Y con eso entró en la casa, probablemente para arrojar un rayo de sol en la lúgubre atmósfera que parece reinar en ese hogar desde el trágico momento en el teatro.

Cuando volví a encontrarme a solas en la calle, sentí miedo. Avancé con cautela y cualquier sonido de pisadas me sobresaltó. Cuando por fin entré en mis aposentos y cerré la puerta, respiré aliviada y escondí con cuidado los papeles.

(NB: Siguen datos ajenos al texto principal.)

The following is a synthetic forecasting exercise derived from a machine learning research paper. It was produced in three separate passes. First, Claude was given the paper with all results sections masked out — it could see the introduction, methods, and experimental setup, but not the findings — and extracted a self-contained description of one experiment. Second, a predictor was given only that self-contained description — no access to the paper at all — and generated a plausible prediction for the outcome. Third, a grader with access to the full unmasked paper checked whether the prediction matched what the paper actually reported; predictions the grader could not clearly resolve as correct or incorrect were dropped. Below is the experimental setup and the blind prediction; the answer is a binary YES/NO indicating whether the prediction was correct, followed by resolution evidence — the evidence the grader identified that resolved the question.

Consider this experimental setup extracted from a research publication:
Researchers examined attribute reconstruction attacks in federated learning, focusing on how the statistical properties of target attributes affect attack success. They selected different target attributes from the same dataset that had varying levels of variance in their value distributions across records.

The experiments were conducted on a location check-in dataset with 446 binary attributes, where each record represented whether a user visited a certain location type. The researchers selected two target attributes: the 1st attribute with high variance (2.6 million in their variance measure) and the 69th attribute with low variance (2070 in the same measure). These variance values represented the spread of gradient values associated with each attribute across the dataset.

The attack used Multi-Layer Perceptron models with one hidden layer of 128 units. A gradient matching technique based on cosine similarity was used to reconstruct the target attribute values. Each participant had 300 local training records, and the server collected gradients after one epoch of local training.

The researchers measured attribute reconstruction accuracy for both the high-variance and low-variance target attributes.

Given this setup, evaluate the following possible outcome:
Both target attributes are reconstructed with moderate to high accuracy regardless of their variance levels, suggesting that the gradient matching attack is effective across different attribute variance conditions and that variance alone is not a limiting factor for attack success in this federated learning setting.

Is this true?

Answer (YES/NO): NO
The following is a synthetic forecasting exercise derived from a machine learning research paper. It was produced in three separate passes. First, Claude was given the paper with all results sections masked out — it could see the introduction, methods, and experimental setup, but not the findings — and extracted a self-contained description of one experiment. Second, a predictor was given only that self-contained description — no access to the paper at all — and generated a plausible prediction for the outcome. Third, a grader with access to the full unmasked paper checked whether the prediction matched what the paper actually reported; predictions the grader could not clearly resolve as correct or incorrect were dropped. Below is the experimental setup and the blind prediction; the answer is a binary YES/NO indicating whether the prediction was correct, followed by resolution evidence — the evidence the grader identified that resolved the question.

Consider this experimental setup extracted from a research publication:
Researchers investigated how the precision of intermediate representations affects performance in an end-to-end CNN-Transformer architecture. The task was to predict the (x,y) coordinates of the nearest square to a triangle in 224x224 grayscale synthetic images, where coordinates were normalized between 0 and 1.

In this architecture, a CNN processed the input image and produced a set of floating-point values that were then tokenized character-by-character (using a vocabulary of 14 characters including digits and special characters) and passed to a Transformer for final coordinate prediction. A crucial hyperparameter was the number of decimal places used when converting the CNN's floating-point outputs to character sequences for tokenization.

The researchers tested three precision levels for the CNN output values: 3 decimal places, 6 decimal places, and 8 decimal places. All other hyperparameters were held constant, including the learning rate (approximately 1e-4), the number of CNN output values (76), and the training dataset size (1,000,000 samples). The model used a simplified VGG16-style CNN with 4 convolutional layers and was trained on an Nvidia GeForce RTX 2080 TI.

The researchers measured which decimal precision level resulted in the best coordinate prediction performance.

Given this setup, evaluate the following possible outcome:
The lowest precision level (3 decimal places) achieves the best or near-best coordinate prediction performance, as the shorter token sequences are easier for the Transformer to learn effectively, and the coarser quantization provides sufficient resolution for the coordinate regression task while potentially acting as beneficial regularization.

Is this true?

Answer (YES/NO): NO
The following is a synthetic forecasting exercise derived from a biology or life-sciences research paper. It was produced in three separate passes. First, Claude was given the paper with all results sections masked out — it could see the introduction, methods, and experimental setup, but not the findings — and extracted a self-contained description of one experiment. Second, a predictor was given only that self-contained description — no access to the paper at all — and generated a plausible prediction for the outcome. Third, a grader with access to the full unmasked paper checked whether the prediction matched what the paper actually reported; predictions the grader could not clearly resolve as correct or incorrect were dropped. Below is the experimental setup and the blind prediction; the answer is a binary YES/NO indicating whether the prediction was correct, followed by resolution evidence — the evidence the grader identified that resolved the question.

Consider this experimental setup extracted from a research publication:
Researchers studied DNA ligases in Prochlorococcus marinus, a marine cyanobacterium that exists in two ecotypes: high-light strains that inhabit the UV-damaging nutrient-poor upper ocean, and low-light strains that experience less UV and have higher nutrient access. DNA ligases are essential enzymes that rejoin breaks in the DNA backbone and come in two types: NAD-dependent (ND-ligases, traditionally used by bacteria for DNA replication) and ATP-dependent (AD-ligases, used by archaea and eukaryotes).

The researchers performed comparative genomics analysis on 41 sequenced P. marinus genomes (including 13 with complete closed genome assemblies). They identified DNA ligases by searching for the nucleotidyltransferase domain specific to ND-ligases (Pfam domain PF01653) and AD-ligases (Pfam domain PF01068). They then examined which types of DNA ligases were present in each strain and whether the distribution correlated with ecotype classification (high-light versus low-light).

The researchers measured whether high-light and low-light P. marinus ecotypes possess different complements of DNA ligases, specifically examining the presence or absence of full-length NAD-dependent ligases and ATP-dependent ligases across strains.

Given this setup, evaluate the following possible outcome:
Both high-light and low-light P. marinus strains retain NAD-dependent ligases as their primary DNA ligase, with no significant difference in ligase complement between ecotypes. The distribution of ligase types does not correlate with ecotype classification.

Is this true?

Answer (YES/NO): NO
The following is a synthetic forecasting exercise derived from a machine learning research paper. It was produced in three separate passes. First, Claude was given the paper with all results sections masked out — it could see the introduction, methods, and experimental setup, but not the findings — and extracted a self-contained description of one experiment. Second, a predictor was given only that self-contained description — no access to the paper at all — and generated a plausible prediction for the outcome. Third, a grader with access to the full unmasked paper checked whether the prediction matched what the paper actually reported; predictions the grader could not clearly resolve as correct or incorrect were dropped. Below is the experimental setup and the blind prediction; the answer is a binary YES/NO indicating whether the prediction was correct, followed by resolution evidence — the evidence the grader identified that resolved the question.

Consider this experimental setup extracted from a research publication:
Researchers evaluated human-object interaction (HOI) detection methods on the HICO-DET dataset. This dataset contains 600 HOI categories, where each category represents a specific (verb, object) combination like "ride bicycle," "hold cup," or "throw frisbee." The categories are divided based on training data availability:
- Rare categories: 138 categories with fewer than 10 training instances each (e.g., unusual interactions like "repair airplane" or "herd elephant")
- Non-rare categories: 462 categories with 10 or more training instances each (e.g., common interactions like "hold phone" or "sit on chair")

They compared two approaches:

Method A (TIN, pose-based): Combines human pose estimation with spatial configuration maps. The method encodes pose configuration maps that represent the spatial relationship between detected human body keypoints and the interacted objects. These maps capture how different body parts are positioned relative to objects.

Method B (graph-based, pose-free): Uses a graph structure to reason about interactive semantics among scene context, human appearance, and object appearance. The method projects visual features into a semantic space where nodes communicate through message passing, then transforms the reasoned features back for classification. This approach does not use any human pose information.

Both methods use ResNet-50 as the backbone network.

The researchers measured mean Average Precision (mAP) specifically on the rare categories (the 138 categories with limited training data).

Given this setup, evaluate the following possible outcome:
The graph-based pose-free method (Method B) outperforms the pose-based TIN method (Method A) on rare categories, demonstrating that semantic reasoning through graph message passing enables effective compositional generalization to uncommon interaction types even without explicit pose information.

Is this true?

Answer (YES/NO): NO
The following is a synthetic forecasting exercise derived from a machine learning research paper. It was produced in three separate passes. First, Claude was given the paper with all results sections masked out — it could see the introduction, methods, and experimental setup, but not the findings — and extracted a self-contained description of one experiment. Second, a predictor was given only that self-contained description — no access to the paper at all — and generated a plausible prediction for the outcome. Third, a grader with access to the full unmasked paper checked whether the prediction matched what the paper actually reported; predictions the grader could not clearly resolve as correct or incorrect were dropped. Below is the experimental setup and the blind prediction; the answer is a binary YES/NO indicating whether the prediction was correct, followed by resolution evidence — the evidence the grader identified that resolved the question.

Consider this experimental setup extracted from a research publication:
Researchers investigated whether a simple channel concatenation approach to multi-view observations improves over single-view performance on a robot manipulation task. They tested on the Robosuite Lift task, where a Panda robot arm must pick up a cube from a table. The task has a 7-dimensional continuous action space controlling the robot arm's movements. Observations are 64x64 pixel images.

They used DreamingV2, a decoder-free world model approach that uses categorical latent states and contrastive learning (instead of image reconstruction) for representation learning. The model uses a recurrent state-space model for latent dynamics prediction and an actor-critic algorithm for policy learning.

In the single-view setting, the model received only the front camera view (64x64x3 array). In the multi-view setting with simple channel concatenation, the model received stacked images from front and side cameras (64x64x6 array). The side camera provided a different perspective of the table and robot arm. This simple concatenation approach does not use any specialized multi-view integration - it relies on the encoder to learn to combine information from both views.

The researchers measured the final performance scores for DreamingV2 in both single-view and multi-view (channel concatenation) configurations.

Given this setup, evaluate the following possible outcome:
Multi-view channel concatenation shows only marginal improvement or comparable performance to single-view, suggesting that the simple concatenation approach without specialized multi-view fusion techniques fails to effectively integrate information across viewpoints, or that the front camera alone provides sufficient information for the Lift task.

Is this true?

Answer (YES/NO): NO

¡Tengo grandes esperanzas de que mañana se descubra al­go de importancia!

Te quiere,

Vanesa

30

Cambridge, domingo, 27 de mayo de 1888

Queridísima Dora:

¡Qué carta tuya tan deliciosamente larga acabo de recibir! Por unos instantes, mientras la leía, me he sentido transporta­da a casa y he olvidado por completo mis circunstancias actua­les, hasta el punto de que, al enterarme de la hermosa carta que te ha mandado el señor Edwards y de su propuesta de matri­monio, he sentido que mi ánimo se regocijaba y, por un instan­te, me he preguntado por qué lo tenía tan abatido momentos antes. Se me ha borrado la memoria, fugazmente, pero no el dolor.

¡Oh, Dora, qué emocionante, qué hermoso! ¡El querido se­ñor Edwards! Siempre me he preguntado cómo puede alguien utilizar los refranes y aforismos para determinar algo, cuando son tan contradictorios. ¿Quién podía asegurar, cuando se mar­chó, si iba a ser cosa de «si te he visto, no me acuerdo», o más bien de «la ausencia es al amor lo que al fuego el aire: que apa­ga el pequeño y aviva el grande». Pero, ay, Dora, ¿tendrás valor para esperar tanto, más de un año para que regrese de permiso y, después, tal vez algunos más hasta que retorne a Inglaterra definitivamente? ¿O tendrás el valor de imaginar un salto tal a regiones desconocidas como sería unirte a él en la India? Pero, en realidad, un viaje a la India —un mero país, al fin y al cabo— no podría ser tan misterioso y aterrador como ese otro viaje, el que lleva al territorio ignoto del matrimonio y del marido, y más tratándose de un hombre al que has tenido ocasión de co­nocer tan poco. Con todo, ¿cómo voy a decirte nada, cuando una no puede controlar sus propios sueños...

¡Los sueños, tan fáciles de quebrarse, tan ajenos a la reali­dad! Y, por lo que a mí respecta, ¡qué espantosa, qué temible, qué inconcebible realidad! Día tras día, me debato en vano pa­ra encontrar sentido a la confusión de sucesos que envuelve los terribles asesinatos y sólo consigo descubrir, una tras otra, he­bras de información aparentemente inconexas. Te contaré que esta tarde me presenté en casa de Emily con la esperanza de encontrar allí al señor Morrison y obtener su opinión sobre los papeles que descubrieron las niñas en el jardín de la casa del se­ñor Beddoes. Me recibió y subimos a la habitación de jugar de Emily, donde los dispuso uno junto a otro delante de él.